Titel
Herstellung eines polyklonalen Antikörpers für Phellinus pini und Prüfung seiner diagnostischen Verwendbarkeit
Paralleltitel
Production of a polyclonal antibody to Phellinus pini and examination of its potential use in diagnostic assays
Verfasser
Erscheinungsjahr
1999
Illustrationen
19 Lit. Ang.
Material
Unselbständiges Werk
Standardsignatur
8320
Datensatznummer
200082569
Quelle
Abstract
Zur Unterscheidung zwishcen Phellinus pini, Inonotus tomentosus und Inonotus circinatus wurde ein polyklonaler Antikörper gegen den N-terminalen Teil eines 25-kDa Proteins hergestellt, das für P. pini spezifisch ist. Die Eignung dieses polyklonalen Antikörpers gegen ein synthetisches N-terminales Peptid von diesem Protein wurde mittels Western-Blot, indirekt ELISA und Hemmungs-ELISA-Techniken überprüft. Mit Hilfe von HPLC mit Phasenumkehr wurde festgestellt, dass das als Immunogen dienende synthetische N-terminale Peptid zu über 80% rein war. Nach der Immunisierung wurden zu drei verschiedenen Zeitpunkten Antiseren gewonnen. Die Antikörper wurden aus dem rohen Antiserum mittels Immunoaffinitäts-Gelchromatographie gereinigt.

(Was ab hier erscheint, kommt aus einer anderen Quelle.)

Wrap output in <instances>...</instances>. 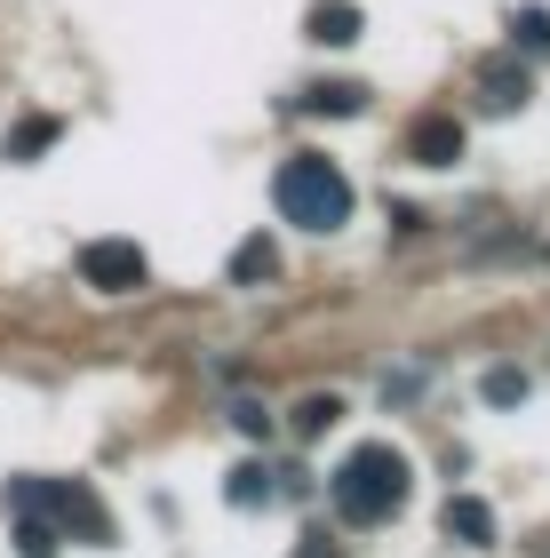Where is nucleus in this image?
<instances>
[{"label":"nucleus","mask_w":550,"mask_h":558,"mask_svg":"<svg viewBox=\"0 0 550 558\" xmlns=\"http://www.w3.org/2000/svg\"><path fill=\"white\" fill-rule=\"evenodd\" d=\"M9 511H40L57 535L81 543H112V511L96 502L88 478H9Z\"/></svg>","instance_id":"7ed1b4c3"},{"label":"nucleus","mask_w":550,"mask_h":558,"mask_svg":"<svg viewBox=\"0 0 550 558\" xmlns=\"http://www.w3.org/2000/svg\"><path fill=\"white\" fill-rule=\"evenodd\" d=\"M223 502H232V511H256V502H271V471H264V463H240L232 478H223Z\"/></svg>","instance_id":"f8f14e48"},{"label":"nucleus","mask_w":550,"mask_h":558,"mask_svg":"<svg viewBox=\"0 0 550 558\" xmlns=\"http://www.w3.org/2000/svg\"><path fill=\"white\" fill-rule=\"evenodd\" d=\"M57 136H64V120H57V112H33V120H16V129H9L0 160H40V151L57 144Z\"/></svg>","instance_id":"1a4fd4ad"},{"label":"nucleus","mask_w":550,"mask_h":558,"mask_svg":"<svg viewBox=\"0 0 550 558\" xmlns=\"http://www.w3.org/2000/svg\"><path fill=\"white\" fill-rule=\"evenodd\" d=\"M407 160L415 168H455L463 160V120L455 112H423L407 129Z\"/></svg>","instance_id":"39448f33"},{"label":"nucleus","mask_w":550,"mask_h":558,"mask_svg":"<svg viewBox=\"0 0 550 558\" xmlns=\"http://www.w3.org/2000/svg\"><path fill=\"white\" fill-rule=\"evenodd\" d=\"M144 271H152V264H144L136 240H88L81 247V279L96 295H129V288H144Z\"/></svg>","instance_id":"20e7f679"},{"label":"nucleus","mask_w":550,"mask_h":558,"mask_svg":"<svg viewBox=\"0 0 550 558\" xmlns=\"http://www.w3.org/2000/svg\"><path fill=\"white\" fill-rule=\"evenodd\" d=\"M311 40L319 48H352L359 40V9L352 0H311Z\"/></svg>","instance_id":"0eeeda50"},{"label":"nucleus","mask_w":550,"mask_h":558,"mask_svg":"<svg viewBox=\"0 0 550 558\" xmlns=\"http://www.w3.org/2000/svg\"><path fill=\"white\" fill-rule=\"evenodd\" d=\"M232 423L247 430V439H271V415L256 408V399H240V408H232Z\"/></svg>","instance_id":"f3484780"},{"label":"nucleus","mask_w":550,"mask_h":558,"mask_svg":"<svg viewBox=\"0 0 550 558\" xmlns=\"http://www.w3.org/2000/svg\"><path fill=\"white\" fill-rule=\"evenodd\" d=\"M439 526H447V535H455V543H470V550H487V543H494V511H487L479 495H447Z\"/></svg>","instance_id":"423d86ee"},{"label":"nucleus","mask_w":550,"mask_h":558,"mask_svg":"<svg viewBox=\"0 0 550 558\" xmlns=\"http://www.w3.org/2000/svg\"><path fill=\"white\" fill-rule=\"evenodd\" d=\"M328 423H343V399H335V391H311L304 408H295V430H304V439H319Z\"/></svg>","instance_id":"4468645a"},{"label":"nucleus","mask_w":550,"mask_h":558,"mask_svg":"<svg viewBox=\"0 0 550 558\" xmlns=\"http://www.w3.org/2000/svg\"><path fill=\"white\" fill-rule=\"evenodd\" d=\"M479 88H487V112H518V105H527V72H518L511 57L479 64Z\"/></svg>","instance_id":"6e6552de"},{"label":"nucleus","mask_w":550,"mask_h":558,"mask_svg":"<svg viewBox=\"0 0 550 558\" xmlns=\"http://www.w3.org/2000/svg\"><path fill=\"white\" fill-rule=\"evenodd\" d=\"M16 550L24 558H57V526H48L40 511H16Z\"/></svg>","instance_id":"ddd939ff"},{"label":"nucleus","mask_w":550,"mask_h":558,"mask_svg":"<svg viewBox=\"0 0 550 558\" xmlns=\"http://www.w3.org/2000/svg\"><path fill=\"white\" fill-rule=\"evenodd\" d=\"M271 271H280V247H271L264 232H247V240L232 247V288H264Z\"/></svg>","instance_id":"9d476101"},{"label":"nucleus","mask_w":550,"mask_h":558,"mask_svg":"<svg viewBox=\"0 0 550 558\" xmlns=\"http://www.w3.org/2000/svg\"><path fill=\"white\" fill-rule=\"evenodd\" d=\"M511 33L527 40L535 57H550V9H518V16H511Z\"/></svg>","instance_id":"dca6fc26"},{"label":"nucleus","mask_w":550,"mask_h":558,"mask_svg":"<svg viewBox=\"0 0 550 558\" xmlns=\"http://www.w3.org/2000/svg\"><path fill=\"white\" fill-rule=\"evenodd\" d=\"M407 454H399L391 439H367V447H352L335 463V478H328V495H335V511H343V526H383L399 502H407Z\"/></svg>","instance_id":"f257e3e1"},{"label":"nucleus","mask_w":550,"mask_h":558,"mask_svg":"<svg viewBox=\"0 0 550 558\" xmlns=\"http://www.w3.org/2000/svg\"><path fill=\"white\" fill-rule=\"evenodd\" d=\"M295 558H335V550H328V535H304V550H295Z\"/></svg>","instance_id":"a211bd4d"},{"label":"nucleus","mask_w":550,"mask_h":558,"mask_svg":"<svg viewBox=\"0 0 550 558\" xmlns=\"http://www.w3.org/2000/svg\"><path fill=\"white\" fill-rule=\"evenodd\" d=\"M304 112L352 120V112H367V88H359V81H328V88H311V96H304Z\"/></svg>","instance_id":"9b49d317"},{"label":"nucleus","mask_w":550,"mask_h":558,"mask_svg":"<svg viewBox=\"0 0 550 558\" xmlns=\"http://www.w3.org/2000/svg\"><path fill=\"white\" fill-rule=\"evenodd\" d=\"M288 223H304V232H335V223H352V175L335 160H319V151H295L280 168V184H271Z\"/></svg>","instance_id":"f03ea898"},{"label":"nucleus","mask_w":550,"mask_h":558,"mask_svg":"<svg viewBox=\"0 0 550 558\" xmlns=\"http://www.w3.org/2000/svg\"><path fill=\"white\" fill-rule=\"evenodd\" d=\"M487 408H518V399H527V375H518V367H487Z\"/></svg>","instance_id":"2eb2a0df"}]
</instances>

Nach eindimensionaler SDS-PAGE ergab sich mittels Western-Immunoblot, dass der polyklonale Antikörper I von P. pini das Immunogen (25 kDa-Protein) - von einer einzigen Ausnahme abgesehen - in allen P. pini-Isolaten nachwies, aber in keinem der Isolate von I. tomentosus und I. circinatus. Trotzdem stellten Kreuzreaktionen ein Problem dar, weil der polyklonale P. pini Antikörper I bei fast allen Isolaten der anderen Arten auch mit Banden von anderem Molekulargewicht reagierte. mit dem indirekten ELISA-Nachweis tendierten die P. pini-Isolate zu einer höheren Affinität mit dem polyklonalen Antikörper als die Nicht-Zielarten, aber es trat doch eine gewisse Kreuzreaktion auf. mit dem Hemmungs-ELISA-Test, der mit unterschiedlichen Antigen-Konzentrationen durchgeführt wurde (1,56-400 ng/100 öl) konnten P. pini und die beiden Inonotus-Arten nicht klar unterschieden werden. Die beim I. tomentosus-Isolat 52 festgestellt geringe Kreuzreaktivität (9%) wurde auch im indirekten ELISA-Test beobachtet. Das P. pini-Isolat 41 zeigte in allen drei Testverfahren die höchste antigene Wirkung. Trotz der Kruezreaktivität ist der Antikörper in Western-Blots für die Diagnose der meisten P. pini-Isolate geeignet.